Entries in prostate surgery (7)
Waking Up … Or Not
Well, as you learned from my last post, I finally decided to have the operation I’d been putting off for years. In the modern medical age it is quite easy to engage in such avoidance; drugs designed to alleviate the most problematic enlarged-prostate symptoms have enabled men to delay surgical intervention for a long time. In my case, I was on Flomax (I’m sure you’ve seen the ads on TV) for about a decade. The ultimate reason for my decision? — the number of trips to the bathroom per unit time was getting pretty damn ridiculous. And, really, I just didn’t feel well anymore.
I’m an academic; I work on a campus. So, given that this was an elective procedure, for a non-life-threatening condition, and in trying to be a most-responsible employee, I thought I should do the operation at the end of Fall semester. Things can be sort of frantic at the end of an academic term, but after that things slow way down and campus is totally closed between Christmas and New Year’s. So, in the middle of November, I scheduled this to happen during the first week of December.
Of course, being the perpetual worrier I am, as I entered the last few days prior to the big event, I became more and more anxious. I had never had a surgery before. And, wouldn’t you know? — I watch all the doctor shows on TV, always have (from Ben Casey and Dr. Kildare, to St. Elsewhere, ER, Chicago Hope, Grey’s Anatomy and House … I’ve always been fascinated). I had good reason to worry, I thought: Murphy’s Law seems to rule. If something can go wrong, it will. Right?
Oh my god, I said to myself. Here I am, 64 years old, and I am having this first-time experience … that could all go terribly, terribly wrong. What would happen if I went under anesthesia and the knife … and then stayed under? You know, like forever! What then?
I have neither a will nor an advanced healthcare directive. Further, there’s the fact that no one is present in my life to provide advocacy for me while I’m in the hospital, no one to make decisions if I don’t wake up, no one who knows what to do in case I die. Shit! Have I really lived this long? Do I really have no one? What the heck do I do NOW?

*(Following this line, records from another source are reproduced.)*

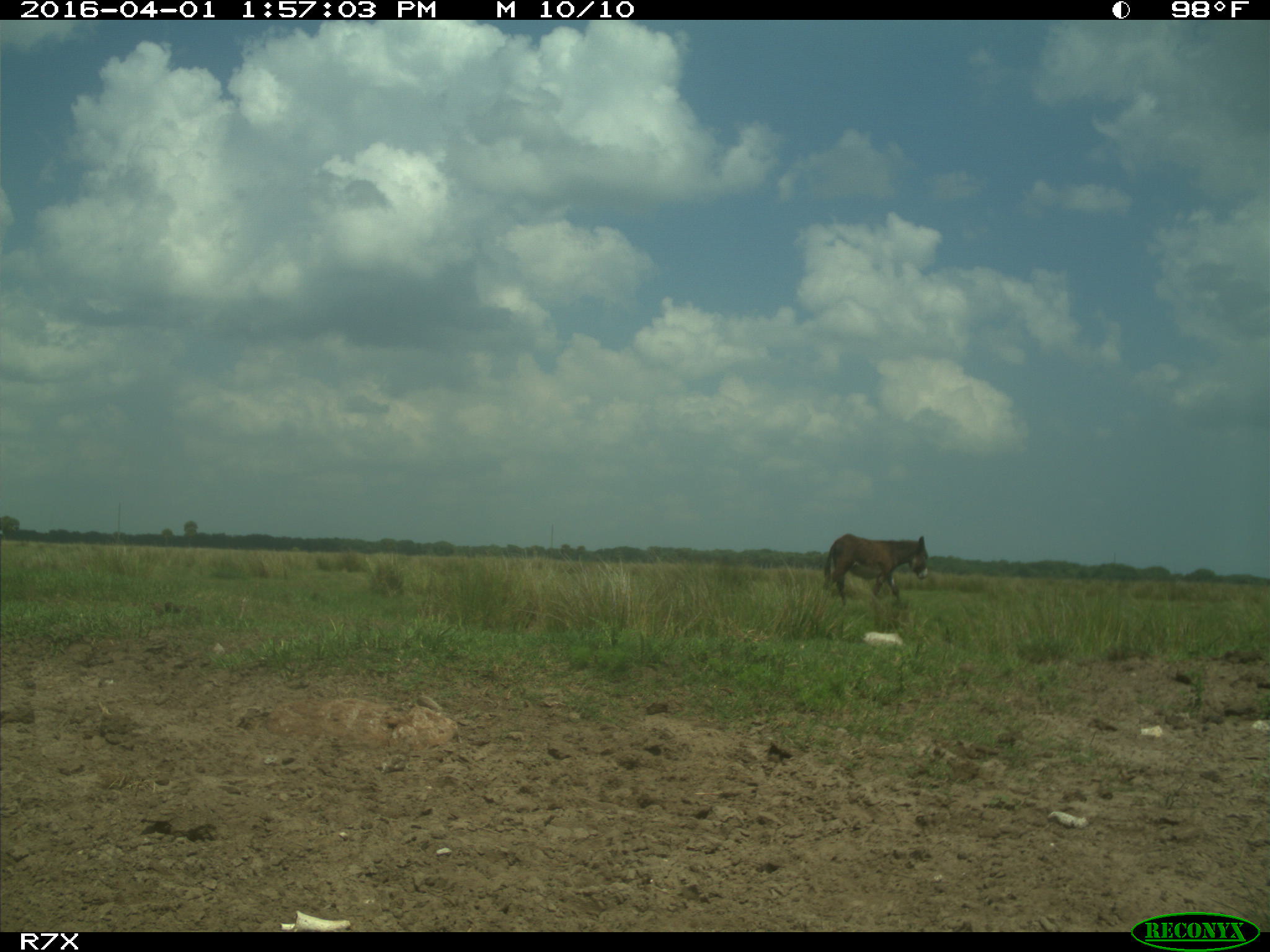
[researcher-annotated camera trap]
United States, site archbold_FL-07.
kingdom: Animalia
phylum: Chordata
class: Mammalia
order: Perissodactyla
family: Equidae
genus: Equus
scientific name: Equus africanus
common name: african wild ass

Well, in the absence of any paperwork, or even having ever talked out any of these issues with anybody, I thought maybe the most responsible thing to do was to let someone in on this particular bout of existential angst.
As it turned out, Katrina and I had been having a brief email exchange about my situation, and in one of her notes, she had asked me about the length of my hospital stay and the anesthesia for my procedure. So I wrote her back telling her what I knew about the spinal anesthesia that would be administered, and then I said…
Speaking of anesthesia … would you consider doing me a favor?
I don’t have a will or an advanced health care directive. If for some reason I don’t wake up from this, could you use this email as evidence of my last wishes? (OK, yes, morbid, I know…)
My last wishes, as of this afternoon, as I write this from a Starbucks in Mill Valley, would be to be cremated with the ashes spread on the top of Mt. Pisgah. If that’s legal up there, that is. So just in case: would you consider communicating this message to my blood relatives — and see if you could make that happen for me?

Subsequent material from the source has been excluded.